— Angezeigter Text —

Warum 24V Minus erden?


Zu MSB und o.s.t:

Ich habe in der DIN VDE 0113 gelesen:

Versorgung der Steuerstromkreise nur durch Trenntransformatoren
(Ausnahme: Maschinen mit einzigem Motoranlasser und max. zwei Steuergeräten)

Da es sich um die Stationen der Kommunen handelt, wollte ich auf die sicher Seite gehen. Den Trenntransformator habe ich auf 230V/230V ausgelegt, weil ich über das DC-USV System von AkkuTec gestolpert bin.
Eingangsseite 230V AC, Ausgang 24V DC.

Ich lasse mich aber gehrne von euch belehren!!!:wink:

Gruß Walter


----------



## Waldi1954 (7 Juli 2011)

Hallo lieber Walter S.
Zu deinen ag ST. Bitte erkläre mir den Unterschied zwischen einen Trenntrafo 230/230VAC und einen (Trenn)netzteil 230VAC/24VDC. Beide sind galvanisch getrennt.
Oder andersrum gefragt, wo steht geschrieben, dass wenn meine Steuerspannung 24VDC ist ich erst einen TT vor meinen Netzteil schalten muss.
Wie Du selber geschrieben hast, brauchst Du die 230VAC sonst nicht.
Der Minus muss nicht geerdet werden, wenn Du eine Isolationsmessung der gesamten Anlage durchführst. Hierfür findest Du bestimmt weitere Informationen auf diesem Forum. Gleiches gilt aber auch für den ST.

— Rohe Datensätze —

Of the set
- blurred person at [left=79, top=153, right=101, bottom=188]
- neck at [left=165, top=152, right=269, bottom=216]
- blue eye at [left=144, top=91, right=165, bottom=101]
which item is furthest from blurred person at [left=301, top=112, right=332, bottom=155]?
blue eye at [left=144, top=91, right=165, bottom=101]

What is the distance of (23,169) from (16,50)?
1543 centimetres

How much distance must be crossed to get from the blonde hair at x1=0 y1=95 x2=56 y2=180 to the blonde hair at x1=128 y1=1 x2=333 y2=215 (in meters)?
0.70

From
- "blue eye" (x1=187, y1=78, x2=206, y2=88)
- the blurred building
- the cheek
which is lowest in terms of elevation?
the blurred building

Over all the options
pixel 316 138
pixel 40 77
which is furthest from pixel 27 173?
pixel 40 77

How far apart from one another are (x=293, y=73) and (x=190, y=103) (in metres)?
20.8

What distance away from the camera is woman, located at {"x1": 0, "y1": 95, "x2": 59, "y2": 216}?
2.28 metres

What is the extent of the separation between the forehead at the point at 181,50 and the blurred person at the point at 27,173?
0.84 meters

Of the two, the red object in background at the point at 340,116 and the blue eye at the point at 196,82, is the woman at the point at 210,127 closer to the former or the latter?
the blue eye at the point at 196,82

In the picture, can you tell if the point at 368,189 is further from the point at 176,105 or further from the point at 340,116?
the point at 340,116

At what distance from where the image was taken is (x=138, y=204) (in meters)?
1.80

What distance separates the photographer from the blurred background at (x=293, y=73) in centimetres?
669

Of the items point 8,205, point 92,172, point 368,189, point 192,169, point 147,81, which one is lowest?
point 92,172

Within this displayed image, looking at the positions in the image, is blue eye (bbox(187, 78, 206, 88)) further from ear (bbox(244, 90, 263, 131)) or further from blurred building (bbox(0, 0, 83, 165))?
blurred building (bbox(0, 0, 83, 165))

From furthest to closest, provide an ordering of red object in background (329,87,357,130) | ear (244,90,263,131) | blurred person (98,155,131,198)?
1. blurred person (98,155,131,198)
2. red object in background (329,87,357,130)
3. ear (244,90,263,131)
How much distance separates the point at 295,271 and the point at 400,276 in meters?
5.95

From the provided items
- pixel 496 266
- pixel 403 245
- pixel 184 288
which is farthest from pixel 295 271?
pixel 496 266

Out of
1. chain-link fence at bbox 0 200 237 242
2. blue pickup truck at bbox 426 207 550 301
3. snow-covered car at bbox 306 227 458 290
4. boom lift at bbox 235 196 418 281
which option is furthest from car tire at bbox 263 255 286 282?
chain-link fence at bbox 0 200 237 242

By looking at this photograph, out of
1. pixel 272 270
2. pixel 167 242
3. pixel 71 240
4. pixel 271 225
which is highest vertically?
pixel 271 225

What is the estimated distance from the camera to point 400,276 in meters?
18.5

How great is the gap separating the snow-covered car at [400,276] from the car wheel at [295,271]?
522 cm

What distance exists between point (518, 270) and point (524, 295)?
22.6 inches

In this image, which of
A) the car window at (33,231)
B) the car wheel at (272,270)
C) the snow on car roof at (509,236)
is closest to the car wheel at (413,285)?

— Aufgabe —
Auf welche Spannungen hat Walter laut dem Text den Trenntransformator ausgelegt? Bitte antworte kurz. Die Datensätze werden hier nicht gebraucht.

— Lösung —
Auf 230V/230V.